With news coming this week of a proposed eight-team tournament replacing the traditional end-of-year Tests, national rugby unions have been mobilised to begin preparations for the eventual restart of international competition.
What the new tournament also presents, is something else to consider when the inevitable 6 Nations/World League debate rolls around again.
So far, the eight-team tournament is expected to be split into two pools, with England, Ireland, Wales and Fiji facing each other, while Scotland, France, Italy and Japan are in the other.
This will kick off just two weeks after the suspended 6 Nations is due to finish.
It’s a sign of the times that international rugby has been turned on its head so much that we’re discussing the prospect of deciding the 6 Nations champions in October, but a more pertinent debate may centre on whether this model could be used to expand the oldest tournament in world rugby.
Given the improvements of Georgia and Japan in recent years, it would certainly make sense for the former to be part of an expanded competition, while Japan could quite conceivably find an opportunity in an increased Rugby Championship alongside New Zealand, Australia, South Africa and Argentina.
All the talk is about giving developing nations more international competition but the truth of the matter is that safe for including Japanese franchise the Sunwolves in Super Rugby and handing Georgia limited tier one Test matches, not much has actually been done.
Give both nations space in the southern and northern hemisphere respectively and you’ve got the best-performing developing nations playing regularly against the best in the world.
But then there’s Fiji.
How to solve a problem like Fiji.

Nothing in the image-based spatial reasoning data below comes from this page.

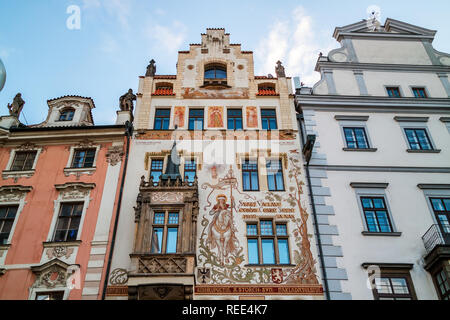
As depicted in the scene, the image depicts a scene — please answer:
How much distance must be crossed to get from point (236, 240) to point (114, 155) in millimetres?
7275

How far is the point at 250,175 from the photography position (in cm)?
1844

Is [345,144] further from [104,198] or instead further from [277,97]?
[104,198]

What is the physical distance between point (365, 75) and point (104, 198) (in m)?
15.2

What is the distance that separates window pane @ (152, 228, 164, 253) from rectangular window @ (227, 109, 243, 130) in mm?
6791

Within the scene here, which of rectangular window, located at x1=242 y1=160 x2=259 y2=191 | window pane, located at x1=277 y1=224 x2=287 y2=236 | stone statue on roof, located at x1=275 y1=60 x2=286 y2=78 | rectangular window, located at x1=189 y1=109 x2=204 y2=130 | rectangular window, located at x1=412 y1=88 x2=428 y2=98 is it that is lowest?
window pane, located at x1=277 y1=224 x2=287 y2=236

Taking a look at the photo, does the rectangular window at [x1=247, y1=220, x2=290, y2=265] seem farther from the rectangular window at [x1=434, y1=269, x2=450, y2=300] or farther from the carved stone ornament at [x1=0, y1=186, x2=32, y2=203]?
the carved stone ornament at [x1=0, y1=186, x2=32, y2=203]

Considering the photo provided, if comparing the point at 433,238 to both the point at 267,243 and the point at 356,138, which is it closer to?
the point at 356,138

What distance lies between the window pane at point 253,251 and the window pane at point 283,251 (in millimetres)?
944

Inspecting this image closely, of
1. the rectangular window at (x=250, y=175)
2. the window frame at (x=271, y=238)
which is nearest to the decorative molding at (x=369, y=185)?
the window frame at (x=271, y=238)

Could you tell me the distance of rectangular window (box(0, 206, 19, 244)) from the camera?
1666 cm

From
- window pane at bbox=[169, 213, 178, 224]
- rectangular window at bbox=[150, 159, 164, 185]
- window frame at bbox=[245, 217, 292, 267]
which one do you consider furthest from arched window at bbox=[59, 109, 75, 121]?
window frame at bbox=[245, 217, 292, 267]

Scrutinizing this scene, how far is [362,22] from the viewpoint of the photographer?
24156 mm

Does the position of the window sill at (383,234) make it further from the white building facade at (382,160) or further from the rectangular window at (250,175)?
the rectangular window at (250,175)
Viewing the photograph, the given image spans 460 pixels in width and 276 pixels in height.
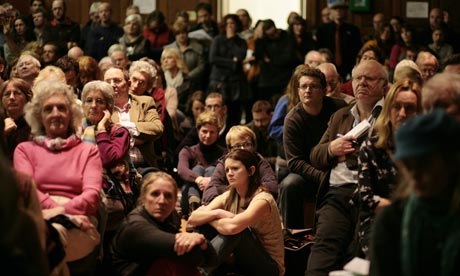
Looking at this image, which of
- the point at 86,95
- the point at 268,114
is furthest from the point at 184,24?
the point at 86,95

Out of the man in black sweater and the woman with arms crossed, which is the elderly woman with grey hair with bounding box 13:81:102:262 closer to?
the woman with arms crossed

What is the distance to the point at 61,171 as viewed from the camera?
4.84 metres

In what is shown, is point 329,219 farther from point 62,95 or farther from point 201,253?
point 62,95

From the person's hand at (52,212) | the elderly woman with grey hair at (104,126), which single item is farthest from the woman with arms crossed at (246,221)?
the person's hand at (52,212)

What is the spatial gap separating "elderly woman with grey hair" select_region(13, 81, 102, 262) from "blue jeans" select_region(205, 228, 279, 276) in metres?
0.88

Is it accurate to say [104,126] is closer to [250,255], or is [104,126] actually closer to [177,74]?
[250,255]

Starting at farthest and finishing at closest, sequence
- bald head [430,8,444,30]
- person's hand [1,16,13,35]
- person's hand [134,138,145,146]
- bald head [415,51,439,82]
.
Result: 1. bald head [430,8,444,30]
2. person's hand [1,16,13,35]
3. bald head [415,51,439,82]
4. person's hand [134,138,145,146]

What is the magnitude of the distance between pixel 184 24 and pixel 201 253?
5970 millimetres

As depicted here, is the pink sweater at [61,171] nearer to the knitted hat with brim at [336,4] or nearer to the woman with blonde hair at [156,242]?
the woman with blonde hair at [156,242]

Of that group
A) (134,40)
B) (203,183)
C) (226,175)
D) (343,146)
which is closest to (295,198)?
(226,175)

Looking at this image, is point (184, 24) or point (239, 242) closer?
point (239, 242)

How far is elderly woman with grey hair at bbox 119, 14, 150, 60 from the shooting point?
10172mm

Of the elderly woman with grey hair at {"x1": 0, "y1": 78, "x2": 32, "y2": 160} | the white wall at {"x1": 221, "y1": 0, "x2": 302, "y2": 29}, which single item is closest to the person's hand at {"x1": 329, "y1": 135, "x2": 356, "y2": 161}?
the elderly woman with grey hair at {"x1": 0, "y1": 78, "x2": 32, "y2": 160}

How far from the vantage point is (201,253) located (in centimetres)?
490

When the mooted World League plans surfaced, Fiji were the ones who missed out, inexplicably. Sadly, in both the Rugby Championship and expanded 6 Nations alternative suggested above, there appears to little prospect of logistically making the South Sea islanders part of the set-up.

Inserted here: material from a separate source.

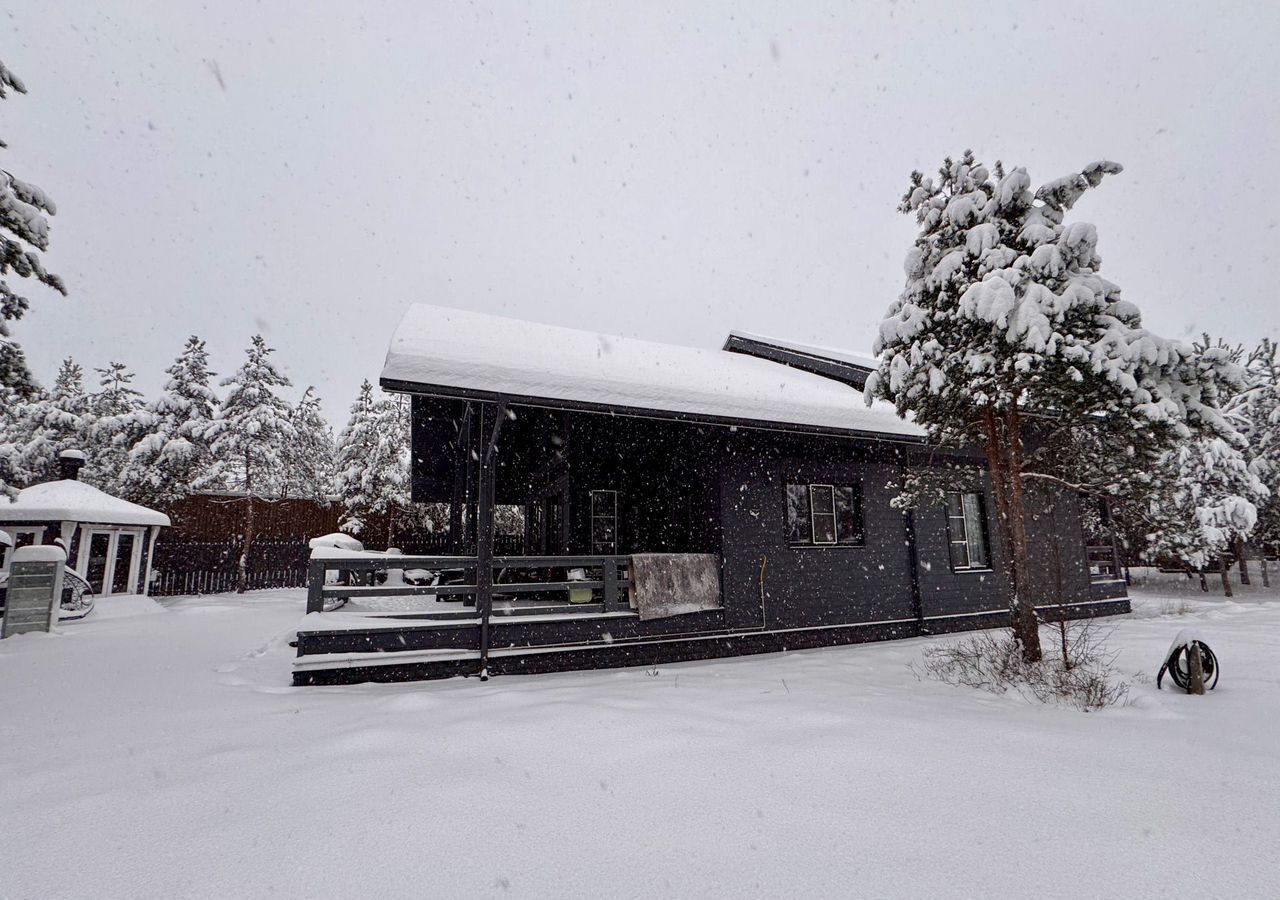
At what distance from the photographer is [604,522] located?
1090 centimetres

That’s not for the want of trying though, as even in the past week, talk of Fiji joining the 6 Nations ahead of Georgia was mooted.
It’s no secret that a lot of Fijians play their rugby in Europe, predominantly in France so a temporary base in Europe could be a plausible way around the extensive travel time and expense.
If not Fiji, who else would fit the bill for an 8 Nations competition? The easy answer on paper is any one of Romania, Spain or Portugal, but that opens up another problem. Tier two nations are unlikely to be given a clear passage into the tournament given the amount of investment (both financial and personnel) required.
Perhaps we are getting ahead of ourselves but the prospect of an 8 Nations northern hemisphere tournament and a possible five-team Rugby Championship would ensure every tier one nation and the best of the tier two teams are getting regular competition.
With the 6 Nations also open to moving their fixtures to March and April, the calendar year could equally be much more straightforward.
It may be an unpopular opinion but by scrapping the Summer Tests in June and July would allow for a proper off-season, keeping in line with calls for better player welfare.
It also leaves the Southern Hemisphere with a suitable time to hold the Rugby Championship earlier while enabling the traditional end-of-year internationals to maintain their appeal in the typical European winter.